Venezuelan bond markets are on edge with this latest news from J.P. Morgan:
PDVSA has activated the 30-day grace period in the PDVSA 9% ‘21s, PDVSA 6% ‘24s and PDVSA 9.75% ‘35s. Last week, PDVSA had coupon payments amounting $539 million. As reported today by the paying agent (Citi) and Clearstream, PDVSA has only paid $135 million on the PDVSA’s 6.0% ’26 while other funds are still pending. PDVSA has not responded to our calls or emails.
PDVSA was supposed to pay a total of $539 million in interest last week for several bonds and it only paid $135 million for one of them. The balance, $404 million, is missing in action.
PDVSA is either way, way short on cash, or its finance department is run by Cantinflas. Alarmingly, it’s not entirely clear which one it is.
This is not quite Default, not with a capital-D yet anyway. Under the bond prospectus, PDVSA entered a 30-day grace period after it failed to make payments at the contractual date. It’s only if PDVSA fails to pay bondholders during this 30-day grace period that bondholders can trigger an outright Default.
Bizarrely, PDVSA’s CEO tweeted a press release to clarifies that the bonds were paid, despite the fact that bondholders say they never got the money.
Una vez más las calificadoras de riesgo internacionales y sus títeres nacionales salen a propagar información falsa irresponsablemente!! pic.twitter.com/SRswh6YO3a
— Eulogio Del Pino (@delpinoeulogio) November 22, 2016
It’s like he’s saying PDVSA put the check in the mail, and the fact that it hasn’t arrived yet is your problem.
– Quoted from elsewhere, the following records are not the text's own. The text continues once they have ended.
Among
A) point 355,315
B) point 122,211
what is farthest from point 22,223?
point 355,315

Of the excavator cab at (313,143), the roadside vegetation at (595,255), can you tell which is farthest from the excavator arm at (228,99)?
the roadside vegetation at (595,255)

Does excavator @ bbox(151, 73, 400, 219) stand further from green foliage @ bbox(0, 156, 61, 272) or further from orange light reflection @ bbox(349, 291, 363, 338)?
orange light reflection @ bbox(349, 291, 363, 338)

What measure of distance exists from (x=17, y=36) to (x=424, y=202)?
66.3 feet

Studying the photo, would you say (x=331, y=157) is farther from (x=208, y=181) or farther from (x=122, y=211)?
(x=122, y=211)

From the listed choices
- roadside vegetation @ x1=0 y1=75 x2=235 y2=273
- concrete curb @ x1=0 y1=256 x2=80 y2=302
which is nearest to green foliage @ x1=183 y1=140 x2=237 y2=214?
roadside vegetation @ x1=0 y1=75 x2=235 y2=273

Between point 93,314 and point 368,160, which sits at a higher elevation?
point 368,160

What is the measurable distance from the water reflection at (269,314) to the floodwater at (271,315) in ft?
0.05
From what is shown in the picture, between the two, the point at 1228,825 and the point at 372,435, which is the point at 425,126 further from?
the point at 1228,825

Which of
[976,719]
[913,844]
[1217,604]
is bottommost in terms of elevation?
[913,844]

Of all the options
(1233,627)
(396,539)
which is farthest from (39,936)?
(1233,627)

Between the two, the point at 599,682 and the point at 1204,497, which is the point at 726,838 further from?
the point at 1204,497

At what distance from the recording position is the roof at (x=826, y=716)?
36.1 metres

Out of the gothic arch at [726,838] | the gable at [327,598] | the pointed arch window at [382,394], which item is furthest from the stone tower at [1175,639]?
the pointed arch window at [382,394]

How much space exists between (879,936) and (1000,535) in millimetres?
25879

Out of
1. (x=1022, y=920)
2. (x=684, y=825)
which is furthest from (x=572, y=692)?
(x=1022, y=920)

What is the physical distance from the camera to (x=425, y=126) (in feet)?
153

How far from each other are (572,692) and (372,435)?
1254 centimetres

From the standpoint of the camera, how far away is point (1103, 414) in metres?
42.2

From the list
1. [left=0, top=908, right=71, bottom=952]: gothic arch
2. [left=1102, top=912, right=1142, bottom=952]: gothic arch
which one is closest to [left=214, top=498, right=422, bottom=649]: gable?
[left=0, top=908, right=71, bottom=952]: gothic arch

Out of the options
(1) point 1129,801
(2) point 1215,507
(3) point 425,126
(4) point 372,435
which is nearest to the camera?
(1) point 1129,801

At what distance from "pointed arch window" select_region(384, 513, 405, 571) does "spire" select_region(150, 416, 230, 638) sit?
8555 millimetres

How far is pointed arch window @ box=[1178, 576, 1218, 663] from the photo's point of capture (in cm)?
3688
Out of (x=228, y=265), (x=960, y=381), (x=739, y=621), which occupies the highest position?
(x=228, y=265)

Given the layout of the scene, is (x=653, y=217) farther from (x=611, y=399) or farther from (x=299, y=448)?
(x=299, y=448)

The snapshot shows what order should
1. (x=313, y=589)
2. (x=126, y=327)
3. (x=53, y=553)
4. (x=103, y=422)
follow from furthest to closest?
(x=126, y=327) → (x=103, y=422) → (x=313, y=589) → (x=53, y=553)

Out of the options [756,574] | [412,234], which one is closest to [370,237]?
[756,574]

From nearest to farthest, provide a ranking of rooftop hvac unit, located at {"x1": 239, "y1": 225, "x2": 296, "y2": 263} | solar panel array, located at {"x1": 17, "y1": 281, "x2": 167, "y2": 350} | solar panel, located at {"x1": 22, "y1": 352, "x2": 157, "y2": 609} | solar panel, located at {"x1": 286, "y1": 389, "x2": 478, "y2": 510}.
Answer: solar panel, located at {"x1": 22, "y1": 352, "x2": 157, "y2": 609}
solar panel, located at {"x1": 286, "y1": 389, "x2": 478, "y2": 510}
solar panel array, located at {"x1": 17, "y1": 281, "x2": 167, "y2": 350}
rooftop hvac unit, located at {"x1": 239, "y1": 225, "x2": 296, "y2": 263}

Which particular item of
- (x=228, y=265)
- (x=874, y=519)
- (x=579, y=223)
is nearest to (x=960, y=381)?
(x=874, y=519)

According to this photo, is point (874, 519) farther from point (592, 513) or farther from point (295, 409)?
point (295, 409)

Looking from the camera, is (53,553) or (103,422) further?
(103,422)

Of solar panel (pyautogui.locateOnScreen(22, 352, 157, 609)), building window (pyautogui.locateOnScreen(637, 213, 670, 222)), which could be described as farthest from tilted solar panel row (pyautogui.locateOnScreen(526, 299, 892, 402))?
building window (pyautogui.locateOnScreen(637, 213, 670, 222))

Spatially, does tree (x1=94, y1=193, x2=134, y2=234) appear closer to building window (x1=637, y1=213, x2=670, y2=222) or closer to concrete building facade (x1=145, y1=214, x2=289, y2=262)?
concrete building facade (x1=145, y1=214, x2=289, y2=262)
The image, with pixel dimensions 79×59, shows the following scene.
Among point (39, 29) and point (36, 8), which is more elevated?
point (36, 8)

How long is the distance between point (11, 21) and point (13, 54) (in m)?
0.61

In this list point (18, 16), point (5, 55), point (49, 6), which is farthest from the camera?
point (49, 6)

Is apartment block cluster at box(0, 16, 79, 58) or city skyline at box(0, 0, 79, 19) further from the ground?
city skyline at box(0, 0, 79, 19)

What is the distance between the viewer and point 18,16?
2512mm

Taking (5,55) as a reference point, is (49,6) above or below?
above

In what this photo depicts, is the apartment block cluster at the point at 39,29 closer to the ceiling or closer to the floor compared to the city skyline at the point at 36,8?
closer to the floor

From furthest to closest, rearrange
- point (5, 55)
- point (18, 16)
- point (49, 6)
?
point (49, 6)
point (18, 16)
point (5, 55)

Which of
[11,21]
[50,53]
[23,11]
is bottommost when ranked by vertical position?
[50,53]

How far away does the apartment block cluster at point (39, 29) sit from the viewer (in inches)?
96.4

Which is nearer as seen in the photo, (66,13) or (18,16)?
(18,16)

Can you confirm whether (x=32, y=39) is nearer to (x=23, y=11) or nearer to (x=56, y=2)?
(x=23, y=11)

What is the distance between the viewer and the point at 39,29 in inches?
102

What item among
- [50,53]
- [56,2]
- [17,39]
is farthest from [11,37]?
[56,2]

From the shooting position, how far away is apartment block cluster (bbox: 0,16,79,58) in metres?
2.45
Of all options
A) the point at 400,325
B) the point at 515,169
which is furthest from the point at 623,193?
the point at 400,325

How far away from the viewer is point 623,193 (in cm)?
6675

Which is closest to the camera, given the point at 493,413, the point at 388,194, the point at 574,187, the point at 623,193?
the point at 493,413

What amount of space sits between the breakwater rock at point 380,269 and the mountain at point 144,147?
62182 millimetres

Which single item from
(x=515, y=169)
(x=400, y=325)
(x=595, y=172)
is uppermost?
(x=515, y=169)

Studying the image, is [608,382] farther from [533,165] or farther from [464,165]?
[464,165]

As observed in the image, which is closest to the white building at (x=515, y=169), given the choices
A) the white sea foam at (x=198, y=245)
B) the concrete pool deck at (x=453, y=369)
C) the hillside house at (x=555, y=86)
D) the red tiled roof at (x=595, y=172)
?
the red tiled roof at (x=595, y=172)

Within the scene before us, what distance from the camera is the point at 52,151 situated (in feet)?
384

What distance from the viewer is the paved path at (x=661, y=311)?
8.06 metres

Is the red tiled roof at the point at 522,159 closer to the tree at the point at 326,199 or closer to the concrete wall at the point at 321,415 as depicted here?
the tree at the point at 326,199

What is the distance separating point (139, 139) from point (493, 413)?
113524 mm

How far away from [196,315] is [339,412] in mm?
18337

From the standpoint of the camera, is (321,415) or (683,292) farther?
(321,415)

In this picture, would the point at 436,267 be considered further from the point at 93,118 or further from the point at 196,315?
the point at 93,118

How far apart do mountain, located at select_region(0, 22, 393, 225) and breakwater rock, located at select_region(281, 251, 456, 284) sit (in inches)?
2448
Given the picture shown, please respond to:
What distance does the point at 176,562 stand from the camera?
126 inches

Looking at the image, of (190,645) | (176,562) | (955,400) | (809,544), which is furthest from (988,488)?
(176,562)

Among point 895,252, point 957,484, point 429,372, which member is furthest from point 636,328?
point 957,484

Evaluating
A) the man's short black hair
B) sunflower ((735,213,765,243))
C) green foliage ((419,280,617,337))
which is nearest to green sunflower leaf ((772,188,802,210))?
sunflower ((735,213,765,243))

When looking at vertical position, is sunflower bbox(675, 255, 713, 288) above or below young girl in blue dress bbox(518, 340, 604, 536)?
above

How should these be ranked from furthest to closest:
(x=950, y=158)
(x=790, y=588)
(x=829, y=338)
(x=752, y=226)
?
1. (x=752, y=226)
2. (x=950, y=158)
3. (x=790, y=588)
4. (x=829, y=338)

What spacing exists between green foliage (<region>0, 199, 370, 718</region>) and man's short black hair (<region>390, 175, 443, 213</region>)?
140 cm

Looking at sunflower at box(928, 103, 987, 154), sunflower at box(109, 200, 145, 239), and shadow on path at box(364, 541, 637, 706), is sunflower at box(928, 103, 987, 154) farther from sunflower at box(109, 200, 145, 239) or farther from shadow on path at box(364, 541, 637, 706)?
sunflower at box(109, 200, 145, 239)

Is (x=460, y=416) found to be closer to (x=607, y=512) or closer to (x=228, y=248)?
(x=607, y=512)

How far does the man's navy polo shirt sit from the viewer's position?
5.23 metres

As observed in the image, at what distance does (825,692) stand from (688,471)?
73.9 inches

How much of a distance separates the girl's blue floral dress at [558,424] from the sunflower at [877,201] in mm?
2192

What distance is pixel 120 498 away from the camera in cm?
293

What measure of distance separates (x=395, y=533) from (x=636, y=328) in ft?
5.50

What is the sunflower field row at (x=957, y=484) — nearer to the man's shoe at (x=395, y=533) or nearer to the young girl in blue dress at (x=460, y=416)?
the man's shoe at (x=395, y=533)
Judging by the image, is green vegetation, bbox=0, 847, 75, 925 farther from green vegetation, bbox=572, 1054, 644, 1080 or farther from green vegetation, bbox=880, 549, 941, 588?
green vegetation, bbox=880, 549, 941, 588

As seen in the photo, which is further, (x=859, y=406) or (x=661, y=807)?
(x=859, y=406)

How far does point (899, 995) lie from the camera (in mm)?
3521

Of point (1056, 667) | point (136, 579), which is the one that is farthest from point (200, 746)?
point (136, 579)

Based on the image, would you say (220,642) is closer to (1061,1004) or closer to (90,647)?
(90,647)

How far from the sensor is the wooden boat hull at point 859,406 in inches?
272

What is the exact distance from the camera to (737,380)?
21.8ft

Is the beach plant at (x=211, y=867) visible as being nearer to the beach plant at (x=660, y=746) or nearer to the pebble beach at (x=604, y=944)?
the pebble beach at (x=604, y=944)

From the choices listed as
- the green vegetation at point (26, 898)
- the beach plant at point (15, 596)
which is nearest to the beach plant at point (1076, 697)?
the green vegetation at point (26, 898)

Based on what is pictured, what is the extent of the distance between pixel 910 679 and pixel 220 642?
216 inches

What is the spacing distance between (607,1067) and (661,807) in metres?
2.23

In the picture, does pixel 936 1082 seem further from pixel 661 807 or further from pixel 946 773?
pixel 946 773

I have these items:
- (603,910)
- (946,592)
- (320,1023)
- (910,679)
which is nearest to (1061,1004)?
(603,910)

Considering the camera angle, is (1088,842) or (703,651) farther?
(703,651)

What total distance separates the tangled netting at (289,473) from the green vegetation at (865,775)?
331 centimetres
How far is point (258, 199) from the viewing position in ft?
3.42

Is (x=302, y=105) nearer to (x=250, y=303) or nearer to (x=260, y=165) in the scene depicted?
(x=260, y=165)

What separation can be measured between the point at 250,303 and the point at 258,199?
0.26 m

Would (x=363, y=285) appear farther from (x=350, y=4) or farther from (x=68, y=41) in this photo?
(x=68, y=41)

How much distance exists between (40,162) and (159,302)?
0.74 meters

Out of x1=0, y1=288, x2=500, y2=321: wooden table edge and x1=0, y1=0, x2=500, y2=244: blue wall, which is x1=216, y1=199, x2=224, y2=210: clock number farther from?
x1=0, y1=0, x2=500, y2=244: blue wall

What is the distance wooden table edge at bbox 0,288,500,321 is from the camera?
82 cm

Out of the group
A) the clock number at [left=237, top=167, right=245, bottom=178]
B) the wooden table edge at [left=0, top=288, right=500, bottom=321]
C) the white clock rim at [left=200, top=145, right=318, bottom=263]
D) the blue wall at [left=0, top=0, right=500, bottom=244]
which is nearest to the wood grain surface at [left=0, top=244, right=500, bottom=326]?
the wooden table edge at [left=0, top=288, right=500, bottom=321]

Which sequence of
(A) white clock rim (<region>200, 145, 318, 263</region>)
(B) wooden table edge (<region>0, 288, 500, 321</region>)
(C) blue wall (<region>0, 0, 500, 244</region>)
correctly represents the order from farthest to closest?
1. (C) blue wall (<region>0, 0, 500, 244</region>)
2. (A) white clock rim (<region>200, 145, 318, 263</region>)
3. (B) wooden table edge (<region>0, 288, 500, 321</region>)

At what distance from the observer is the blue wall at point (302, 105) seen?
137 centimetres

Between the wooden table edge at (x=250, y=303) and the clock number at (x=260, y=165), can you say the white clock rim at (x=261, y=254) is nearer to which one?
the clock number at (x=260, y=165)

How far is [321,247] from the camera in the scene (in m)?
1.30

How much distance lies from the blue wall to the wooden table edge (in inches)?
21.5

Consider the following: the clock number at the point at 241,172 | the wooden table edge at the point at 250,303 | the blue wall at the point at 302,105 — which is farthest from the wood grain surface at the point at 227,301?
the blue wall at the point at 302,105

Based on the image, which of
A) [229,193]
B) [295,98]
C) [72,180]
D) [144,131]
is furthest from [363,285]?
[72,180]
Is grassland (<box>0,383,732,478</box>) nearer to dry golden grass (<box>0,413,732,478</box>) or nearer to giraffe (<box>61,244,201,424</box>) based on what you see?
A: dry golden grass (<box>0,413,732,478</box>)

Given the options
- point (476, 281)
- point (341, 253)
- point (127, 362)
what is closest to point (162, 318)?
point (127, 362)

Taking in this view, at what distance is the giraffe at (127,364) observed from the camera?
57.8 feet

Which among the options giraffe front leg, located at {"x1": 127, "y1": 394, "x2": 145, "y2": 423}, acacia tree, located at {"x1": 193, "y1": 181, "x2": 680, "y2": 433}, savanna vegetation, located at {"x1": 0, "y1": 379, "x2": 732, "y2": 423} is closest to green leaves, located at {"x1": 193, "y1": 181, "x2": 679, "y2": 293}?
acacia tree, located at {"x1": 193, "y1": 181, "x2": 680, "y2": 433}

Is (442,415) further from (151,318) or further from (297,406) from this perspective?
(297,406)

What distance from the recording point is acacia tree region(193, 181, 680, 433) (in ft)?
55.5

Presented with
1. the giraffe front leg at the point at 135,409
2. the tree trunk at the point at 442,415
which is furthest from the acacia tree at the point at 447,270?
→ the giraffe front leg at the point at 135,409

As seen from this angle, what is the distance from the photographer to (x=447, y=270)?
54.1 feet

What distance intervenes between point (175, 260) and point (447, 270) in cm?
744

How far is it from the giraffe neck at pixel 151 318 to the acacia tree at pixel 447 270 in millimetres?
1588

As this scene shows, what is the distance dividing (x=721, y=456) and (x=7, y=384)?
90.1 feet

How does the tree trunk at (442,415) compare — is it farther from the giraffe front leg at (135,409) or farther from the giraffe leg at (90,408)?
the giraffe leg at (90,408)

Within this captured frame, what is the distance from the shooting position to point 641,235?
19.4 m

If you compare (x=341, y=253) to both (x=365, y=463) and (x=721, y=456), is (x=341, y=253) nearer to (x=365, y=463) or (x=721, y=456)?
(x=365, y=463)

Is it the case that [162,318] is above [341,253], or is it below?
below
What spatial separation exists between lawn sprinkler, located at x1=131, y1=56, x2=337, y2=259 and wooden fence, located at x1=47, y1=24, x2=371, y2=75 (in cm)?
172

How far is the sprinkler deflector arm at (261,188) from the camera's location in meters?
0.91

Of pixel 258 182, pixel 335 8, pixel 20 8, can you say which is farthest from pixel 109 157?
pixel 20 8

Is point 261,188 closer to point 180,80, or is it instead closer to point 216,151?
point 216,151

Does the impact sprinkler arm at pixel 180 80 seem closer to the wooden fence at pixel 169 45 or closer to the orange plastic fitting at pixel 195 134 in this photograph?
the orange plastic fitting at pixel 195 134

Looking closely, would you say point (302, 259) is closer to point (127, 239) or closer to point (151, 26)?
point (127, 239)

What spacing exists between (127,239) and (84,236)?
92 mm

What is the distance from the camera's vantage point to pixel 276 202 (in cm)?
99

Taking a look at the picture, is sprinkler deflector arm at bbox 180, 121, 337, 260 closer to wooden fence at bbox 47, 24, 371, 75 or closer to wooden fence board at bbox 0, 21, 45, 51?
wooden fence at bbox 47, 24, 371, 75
He then went on to, you guessed it, blame a giant international conspiracy for his screw-up.
Still, the Cantinflas Hypothesis can’t be dismissed.
This stunning development is consistent with the Wall Street consensus from earlier in the day that this is down to some administrative SNAFU — though a SNAFU on a hell of a scale, if that’s what it is.
That said, I’m not entirely convinced. If PDVSA made a clerical error, they would admit it and say everything is fine. But if they were scrambling for cash in a liquidity squeeze, they would also say it was a clerical error and that everything is dandy, because PDVSA would gain nothing by admitting a liquidity crunch.
So Eulogio’s story that everything’s just fine won’t convince me until bondholders actually get paid.
Still, the Cantinflas Hypothesis can’t be dismissed. There have been a number of important changes at the operational level at PDVSA, including Citbank’s decision to resign as PDVSA’s paying agent. The ongoing brain-drain is probably hitting PDVSA’s finance and accounting departments, too. It kind of boggles the mind that there may be nobody left in La Campiña able to perform routine administrative tasks like, y’know, paying debts on time…but there you go.
If PDVSA does not have the cash to make these payments, Wall Street analysts underestimated how bad PDVSA’s cashflow situation is. Before this news, most Wall Street analysts believed that if PDVSA defaults, it will be in 2017 or later. It doesn’t seem to make sense that they would’ve bent over backwards to make larger payments a few weeks ago only to sleepwalk into default last week. But who knows? So much about Venezuela doesn’t make sense these days.
At best, this is just an embarrassing blunder for PDVSA. At worst, it’s the end of the line. Either way, it’s not encouraging. Poor PDVSA 35s, who go to sleep in the worst kind of limbo: not even Eulogio’s word is backing them now.